Section 18 M-Estimators

In this section we introduce a class of estimators which can be robust to \(y\)-space outliers.

18.1 Definition

Definition 18.1 An M-estimator for the regression coefficients \(\beta\) is a method which computes the estimator \(\hat\beta\) as \[\begin{equation*} \hat\beta = \mathop{\mathrm{arg\,min}}\limits_\beta r(\varepsilon) = \mathop{\mathrm{arg\,min}}\limits_\beta r(y - X\beta), \end{equation*}\] where \(r\) is given by \[\begin{equation*} r(\varepsilon) = \sum_{i=1}^n \rho(\varepsilon_i) \end{equation*}\] and \(\rho\colon \mathbb{R}\to \mathbb{R}\) is a symmetric, continuous function with a unique minimum at \(0\). The function \(\rho\) is called the objective function of the M-estimator.

This is a generalisation of the least squares estimator, where the least squares estimator corresponds to the case \(\rho(\varepsilon) = \varepsilon^2\).

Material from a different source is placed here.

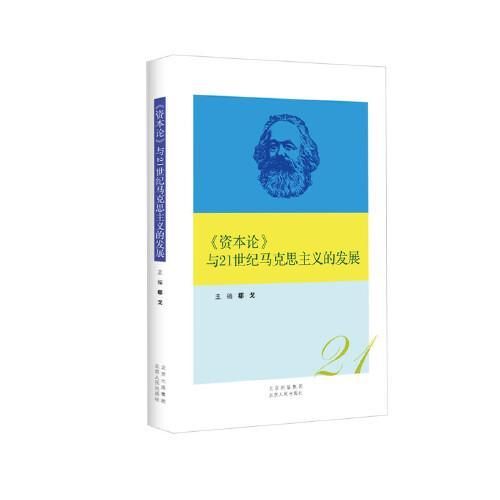 《资本论》与21世纪马克思主义的发展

For most functions \(\rho\) there is no closed-form expression for the estimate \(\hat\beta\), but numerical minimisation can be used to find numerical values for \(\hat\beta\). In R, the function optim() can be used for this purpose.

Example 18.1 The M-estimator with \(\rho(u) = |u|\) is called the least absolute values (LAV) estimator. Since \(\rho\) grows slower than \(u^2\) as \(|u| \to\infty\), this estimator is more resistant to \(y\)-space outliers than least squares regression is. On the other hand, for \(x\)-space outliers which are sufficiently far away from the bulk of the data, the LAV line will pass exactly through the corresponding point \((x_i, y_i)\), so the LAV estimator is more susceptible to \(x\)-space outliers than least squares regression is, and the breakdown point is still \(1/n\).

set.seed(202111202)

n <- 12
x <- seq(0, 5, length.out = n+1)[-(n/2+1)]
y <- 1 + 0.4 * x + rnorm(n, sd = 0.3)
m <- lm(y ~ x)

# we try four different extra samples, one after another:
x.extra <- seq(2.5, 20, length.out = 4)
y.extra <- c(-1, -1, -1, -1)

lav <- function(par, x, y) {
  beta0 <- par[1]
  beta1 <- par[2]
  sum(abs(y - beta0 - beta1*x))
}

par(mfrow = c(2, 2), # We want a 2x2 grid of plots,
    mai = c(0.7, 0.7, 0.1, 0.1), # using smaller margins, and
    mgp = c(2.5, 1, 0)) # we move the labels closer to the axes.
for (i in 1:4) {
  plot(x, y, xlim = c(0, 21), ylim = c(-1, 5))
  abline(m)

  o <- optim(c(0, 0), lav, NULL, c(x, x.extra[i]), c(y, y.extra[i]))
  abline(o$par[1], o$par[2], col="red", lty="dashed")
  points(x.extra[i], y.extra[i], col = "red", pch = 16)
}

Define \(s(\beta) = r(y - X\beta)\). Then we have \[\begin{equation} \hat\beta = \mathop{\mathrm{arg\,min}}\limits_\beta s(\beta). \tag{18.1} \end{equation}\] Some care is neede since the function \(s\) may have more than one local minimum, and even the global minimum may not be uniquely defined.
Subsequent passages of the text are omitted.